§ WORK TASK 1
Return the passage of the write-up comparing crime in Kansas City and Seattle that runs from "the Project" up to and including "2019 through 2023.", copied word for word.
§ WORK TASK 2
Carry the Kansas City and Seattle crime comparison forward from its final sentence, writing the next part of the text.

§ DOCUMENT EXCERPT
■ ■ ■ ■

Comparing Crime in Two Cities - Kansas City and Seattle

the Project

In anticipation of an upcoming move, I decided to undertake a comparitive analysis of crime rates in Kansas City and Seattle. I was aware that murder rates in Kansas City were high - in some years the highest in the country, but I had no factual awareness of other aspects on the crime rates other than the gun shots I hear outside of my house every night. The intended audience for this presentation was my mother, who was convinced that crime rates were “really high” in Seattle. I examined crime from 2019 through 2023.

Data gathering and cleaning

Data for Kansas City crime came from data.kcmo.org - individual csv files were downloaded for each year. Extensive cleaning was required for this data - the columns were a little different from year to year, and the method of data entry for Kansas City crime reporting required extensive cleaning through repeated cycles to verify the data was correct compared to official crime reports.. Data for Seattle came from data.seattle.gov and was s single dataset that encomassed all crime reporting from 2008 to present. Both datasets were normalized to contain the same columns and column names, and combined into a single dataset which was brought into Tableau for chart creation.

■ ■ ■ ■

§ DATA FOR ANALYSIS
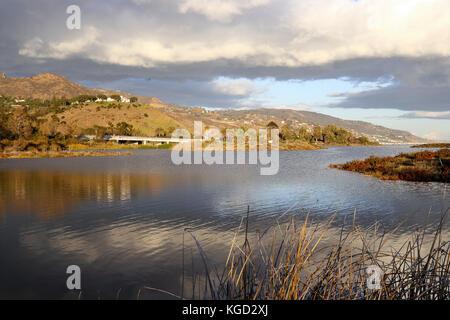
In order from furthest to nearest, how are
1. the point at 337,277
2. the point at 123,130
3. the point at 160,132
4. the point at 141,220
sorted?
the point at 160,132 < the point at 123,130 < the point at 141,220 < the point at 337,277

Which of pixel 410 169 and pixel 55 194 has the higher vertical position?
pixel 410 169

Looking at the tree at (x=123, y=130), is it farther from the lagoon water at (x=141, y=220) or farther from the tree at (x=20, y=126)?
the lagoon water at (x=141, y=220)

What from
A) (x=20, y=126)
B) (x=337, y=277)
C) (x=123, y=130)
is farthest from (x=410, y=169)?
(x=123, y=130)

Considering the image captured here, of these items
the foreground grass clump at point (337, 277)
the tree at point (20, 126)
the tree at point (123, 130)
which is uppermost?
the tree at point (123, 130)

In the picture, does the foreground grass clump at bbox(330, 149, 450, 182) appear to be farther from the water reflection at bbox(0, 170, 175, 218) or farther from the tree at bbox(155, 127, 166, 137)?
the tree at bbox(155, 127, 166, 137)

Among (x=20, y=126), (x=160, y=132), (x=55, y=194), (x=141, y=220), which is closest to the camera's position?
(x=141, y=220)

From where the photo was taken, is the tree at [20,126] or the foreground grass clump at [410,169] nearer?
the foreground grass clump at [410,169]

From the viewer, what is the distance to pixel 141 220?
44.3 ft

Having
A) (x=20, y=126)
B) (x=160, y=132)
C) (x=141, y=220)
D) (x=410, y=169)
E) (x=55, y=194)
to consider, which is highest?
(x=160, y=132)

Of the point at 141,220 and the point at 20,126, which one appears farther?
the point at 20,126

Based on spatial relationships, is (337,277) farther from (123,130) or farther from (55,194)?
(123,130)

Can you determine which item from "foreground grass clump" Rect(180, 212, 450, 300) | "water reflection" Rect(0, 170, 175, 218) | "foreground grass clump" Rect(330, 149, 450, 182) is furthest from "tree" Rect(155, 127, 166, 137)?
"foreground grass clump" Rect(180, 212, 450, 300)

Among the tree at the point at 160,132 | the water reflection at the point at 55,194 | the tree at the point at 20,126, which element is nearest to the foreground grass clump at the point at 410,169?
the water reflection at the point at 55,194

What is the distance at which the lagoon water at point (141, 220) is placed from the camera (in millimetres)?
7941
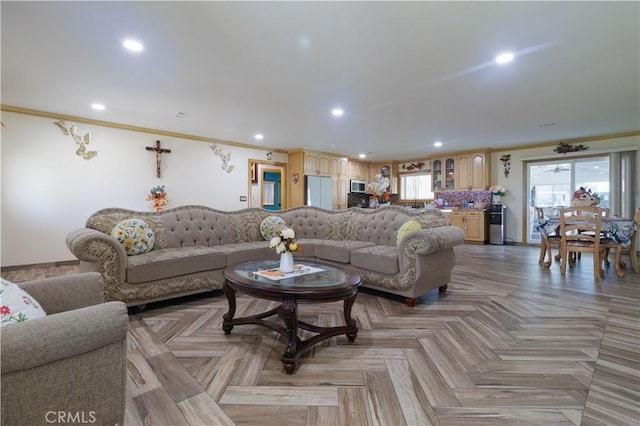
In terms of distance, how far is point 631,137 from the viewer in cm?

■ ■ ■ ■

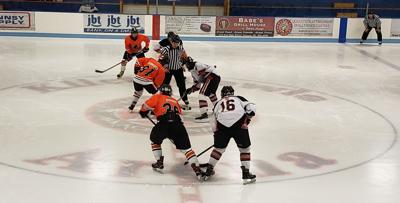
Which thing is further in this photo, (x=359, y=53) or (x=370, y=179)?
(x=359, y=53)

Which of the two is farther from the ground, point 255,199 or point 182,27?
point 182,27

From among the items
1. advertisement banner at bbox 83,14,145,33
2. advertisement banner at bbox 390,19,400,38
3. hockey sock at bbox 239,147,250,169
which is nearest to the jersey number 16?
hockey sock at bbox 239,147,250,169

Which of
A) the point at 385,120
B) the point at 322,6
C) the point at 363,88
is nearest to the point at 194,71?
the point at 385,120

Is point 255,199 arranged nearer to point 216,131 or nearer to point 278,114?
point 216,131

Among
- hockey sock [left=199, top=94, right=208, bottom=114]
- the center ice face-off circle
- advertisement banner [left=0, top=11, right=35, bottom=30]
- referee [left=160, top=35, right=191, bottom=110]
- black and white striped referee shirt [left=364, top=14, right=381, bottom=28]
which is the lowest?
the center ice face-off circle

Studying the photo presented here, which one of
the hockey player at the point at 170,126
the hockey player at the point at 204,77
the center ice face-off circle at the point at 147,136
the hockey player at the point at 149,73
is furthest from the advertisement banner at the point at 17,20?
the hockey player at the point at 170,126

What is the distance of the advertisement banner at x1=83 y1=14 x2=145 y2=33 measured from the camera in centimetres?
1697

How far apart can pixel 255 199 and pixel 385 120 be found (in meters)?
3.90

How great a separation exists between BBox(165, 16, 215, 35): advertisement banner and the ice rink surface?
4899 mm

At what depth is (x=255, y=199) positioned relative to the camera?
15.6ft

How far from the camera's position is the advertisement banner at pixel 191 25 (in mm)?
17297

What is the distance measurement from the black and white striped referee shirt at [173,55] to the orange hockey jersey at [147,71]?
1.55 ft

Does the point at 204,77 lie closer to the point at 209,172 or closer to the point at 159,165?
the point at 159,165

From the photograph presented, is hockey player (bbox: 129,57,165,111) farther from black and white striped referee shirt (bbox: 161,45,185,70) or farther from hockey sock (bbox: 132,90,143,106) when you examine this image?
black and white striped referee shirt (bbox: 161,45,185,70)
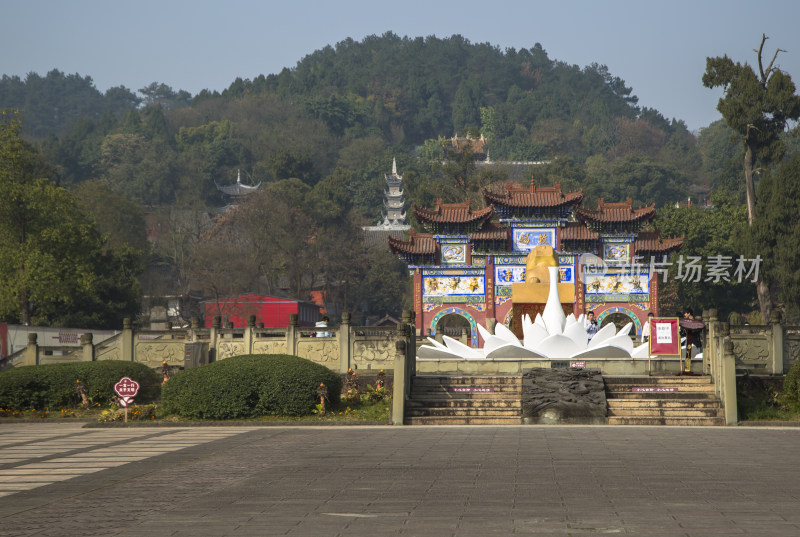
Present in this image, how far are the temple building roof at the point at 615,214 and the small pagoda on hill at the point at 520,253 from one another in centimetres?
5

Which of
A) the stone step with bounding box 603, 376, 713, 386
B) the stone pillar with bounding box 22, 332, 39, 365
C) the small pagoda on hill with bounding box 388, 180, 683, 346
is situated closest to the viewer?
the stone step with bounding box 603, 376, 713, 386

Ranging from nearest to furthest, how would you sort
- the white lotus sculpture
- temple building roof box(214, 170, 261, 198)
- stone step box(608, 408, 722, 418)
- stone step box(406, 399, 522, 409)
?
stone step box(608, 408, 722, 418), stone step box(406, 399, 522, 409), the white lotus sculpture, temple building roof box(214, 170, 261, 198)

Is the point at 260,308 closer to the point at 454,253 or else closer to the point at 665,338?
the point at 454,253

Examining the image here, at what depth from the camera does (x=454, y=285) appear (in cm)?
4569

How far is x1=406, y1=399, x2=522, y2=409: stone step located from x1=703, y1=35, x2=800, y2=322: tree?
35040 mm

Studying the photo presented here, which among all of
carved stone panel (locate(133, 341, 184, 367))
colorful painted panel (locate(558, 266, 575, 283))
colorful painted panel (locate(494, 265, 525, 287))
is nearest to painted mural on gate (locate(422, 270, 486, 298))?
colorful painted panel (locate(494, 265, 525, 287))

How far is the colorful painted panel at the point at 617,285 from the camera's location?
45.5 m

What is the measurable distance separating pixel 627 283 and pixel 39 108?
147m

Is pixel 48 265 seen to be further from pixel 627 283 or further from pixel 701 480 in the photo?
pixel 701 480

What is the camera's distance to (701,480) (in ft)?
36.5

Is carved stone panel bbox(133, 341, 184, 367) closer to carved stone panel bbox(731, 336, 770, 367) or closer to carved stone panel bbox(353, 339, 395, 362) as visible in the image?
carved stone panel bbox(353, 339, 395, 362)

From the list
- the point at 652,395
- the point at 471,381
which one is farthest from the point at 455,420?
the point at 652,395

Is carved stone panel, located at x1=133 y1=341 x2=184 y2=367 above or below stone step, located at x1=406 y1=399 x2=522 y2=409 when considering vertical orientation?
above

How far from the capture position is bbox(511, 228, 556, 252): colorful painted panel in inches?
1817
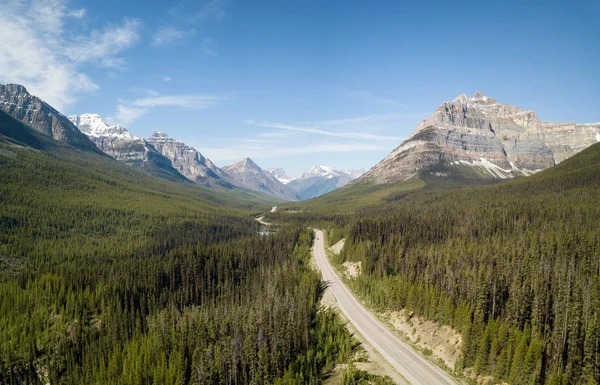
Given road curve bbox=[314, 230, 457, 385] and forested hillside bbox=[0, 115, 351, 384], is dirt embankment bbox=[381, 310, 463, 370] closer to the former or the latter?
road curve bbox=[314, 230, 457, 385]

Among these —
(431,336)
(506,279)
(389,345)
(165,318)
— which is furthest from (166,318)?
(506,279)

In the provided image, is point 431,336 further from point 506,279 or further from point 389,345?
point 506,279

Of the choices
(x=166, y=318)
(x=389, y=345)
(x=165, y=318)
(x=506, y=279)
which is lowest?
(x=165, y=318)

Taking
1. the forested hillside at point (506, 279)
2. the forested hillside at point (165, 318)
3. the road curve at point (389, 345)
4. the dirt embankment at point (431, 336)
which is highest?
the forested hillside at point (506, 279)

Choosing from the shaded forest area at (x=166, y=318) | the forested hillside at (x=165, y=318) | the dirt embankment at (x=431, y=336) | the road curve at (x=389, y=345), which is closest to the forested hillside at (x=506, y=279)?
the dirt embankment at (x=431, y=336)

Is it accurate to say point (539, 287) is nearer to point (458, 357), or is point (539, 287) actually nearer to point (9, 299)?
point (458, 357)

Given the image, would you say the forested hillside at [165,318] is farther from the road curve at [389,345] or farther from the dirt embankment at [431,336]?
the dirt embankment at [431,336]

■ ■ ■ ■

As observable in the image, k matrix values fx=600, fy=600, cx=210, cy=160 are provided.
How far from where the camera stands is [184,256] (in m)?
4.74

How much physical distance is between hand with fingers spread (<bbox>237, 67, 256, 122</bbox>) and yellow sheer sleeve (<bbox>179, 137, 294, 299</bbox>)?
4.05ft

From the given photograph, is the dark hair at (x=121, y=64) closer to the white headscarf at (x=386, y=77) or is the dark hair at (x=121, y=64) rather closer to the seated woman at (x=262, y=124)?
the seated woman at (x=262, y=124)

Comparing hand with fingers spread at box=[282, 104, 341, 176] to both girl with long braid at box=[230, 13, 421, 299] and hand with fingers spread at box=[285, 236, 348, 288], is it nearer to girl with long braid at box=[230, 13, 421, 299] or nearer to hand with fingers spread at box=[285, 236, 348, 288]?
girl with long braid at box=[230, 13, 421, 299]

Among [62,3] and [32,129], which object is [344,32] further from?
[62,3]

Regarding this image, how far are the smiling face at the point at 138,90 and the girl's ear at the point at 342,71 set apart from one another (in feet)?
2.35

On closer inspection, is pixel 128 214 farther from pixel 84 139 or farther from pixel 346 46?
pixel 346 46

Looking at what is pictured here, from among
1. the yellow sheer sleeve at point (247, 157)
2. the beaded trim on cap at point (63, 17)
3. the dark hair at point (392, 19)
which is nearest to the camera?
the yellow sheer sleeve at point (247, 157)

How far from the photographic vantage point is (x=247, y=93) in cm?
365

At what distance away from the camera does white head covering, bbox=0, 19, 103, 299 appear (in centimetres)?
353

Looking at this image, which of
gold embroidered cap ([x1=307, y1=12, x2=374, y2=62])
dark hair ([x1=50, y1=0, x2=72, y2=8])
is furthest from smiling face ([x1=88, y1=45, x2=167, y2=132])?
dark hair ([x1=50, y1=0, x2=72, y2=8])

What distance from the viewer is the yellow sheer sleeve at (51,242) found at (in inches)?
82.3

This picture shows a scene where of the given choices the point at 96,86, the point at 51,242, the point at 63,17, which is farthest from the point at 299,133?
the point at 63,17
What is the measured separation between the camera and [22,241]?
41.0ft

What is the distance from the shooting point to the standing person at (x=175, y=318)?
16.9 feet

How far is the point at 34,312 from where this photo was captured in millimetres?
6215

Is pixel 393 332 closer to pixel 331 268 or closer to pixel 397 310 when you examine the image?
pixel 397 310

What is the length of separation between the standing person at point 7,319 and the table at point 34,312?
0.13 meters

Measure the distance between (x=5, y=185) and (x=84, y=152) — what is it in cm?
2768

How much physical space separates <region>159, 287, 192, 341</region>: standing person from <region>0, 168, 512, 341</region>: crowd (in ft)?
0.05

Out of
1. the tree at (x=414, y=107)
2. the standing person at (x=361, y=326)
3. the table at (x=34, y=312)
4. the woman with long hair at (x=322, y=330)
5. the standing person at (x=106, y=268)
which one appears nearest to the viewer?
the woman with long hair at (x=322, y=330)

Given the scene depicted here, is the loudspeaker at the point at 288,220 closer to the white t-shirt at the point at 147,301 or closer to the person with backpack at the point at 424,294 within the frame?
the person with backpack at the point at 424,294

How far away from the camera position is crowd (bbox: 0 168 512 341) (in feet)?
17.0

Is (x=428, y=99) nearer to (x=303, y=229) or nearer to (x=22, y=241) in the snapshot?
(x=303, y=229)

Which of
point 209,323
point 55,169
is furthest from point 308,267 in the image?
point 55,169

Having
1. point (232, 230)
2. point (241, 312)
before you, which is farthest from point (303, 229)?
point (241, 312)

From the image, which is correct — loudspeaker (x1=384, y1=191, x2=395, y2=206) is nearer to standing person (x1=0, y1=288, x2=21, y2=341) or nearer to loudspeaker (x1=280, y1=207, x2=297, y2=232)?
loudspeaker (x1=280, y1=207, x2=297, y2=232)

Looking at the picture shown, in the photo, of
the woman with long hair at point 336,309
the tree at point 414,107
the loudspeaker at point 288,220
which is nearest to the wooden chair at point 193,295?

■ ■ ■ ■

§ EXERCISE ANSWER 1
the Project

In anticipation of an upcoming move, I decided to undertake a comparitive analysis of crime rates in Kansas City and Seattle. I was aware that murder rates in Kansas City were high - in some years the highest in the country, but I had no factual awareness of other aspects on the crime rates other than the gun shots I hear outside of my house every night. The intended audience for this presentation was my mother, who was convinced that crime rates were “really high” in Seattle. I examined crime from 2019 through 2023.

§ EXERCISE ANSWER 2
Analysis

The total counts of all crimes in Kansas City and Seattle were 253,315 and 364,719 respectively. However when adjust for population per 100.000 residents, those numbers drop to 49,738 in Kansas City, and 49,269 in Seattle. Additionally, A larger portion of Kansas City’s crimes were Crimes against People, where Seattle had a proportionally larger amount of Crimes against Property. There was an interesting spike in Seattle property crimes in 2020 which I originally attributed to the Capital Hill Autonomous Zone, but investigation revealed that it was almost entirely Identity Fraud related to Covid Relief funds (possibly all committed by 4 people - source 1, source 2, source 3). The murder rates in Kansas City when shown against a comparison city were particularly alarming.

Conclusion

I primarily focused on Violent Crime as defined by the FBI - Homicide, Penetrative Sexual Assault, Aggravated Assault. and Robbery. Overall, Kansas City has has a 7.5% increase in crime in those categories. Seattle has shown a 27% increase across the same categories. Despite all that, when adjusted for population, the crime rates are still much lower in Seattle, particularly in relation to violent crime.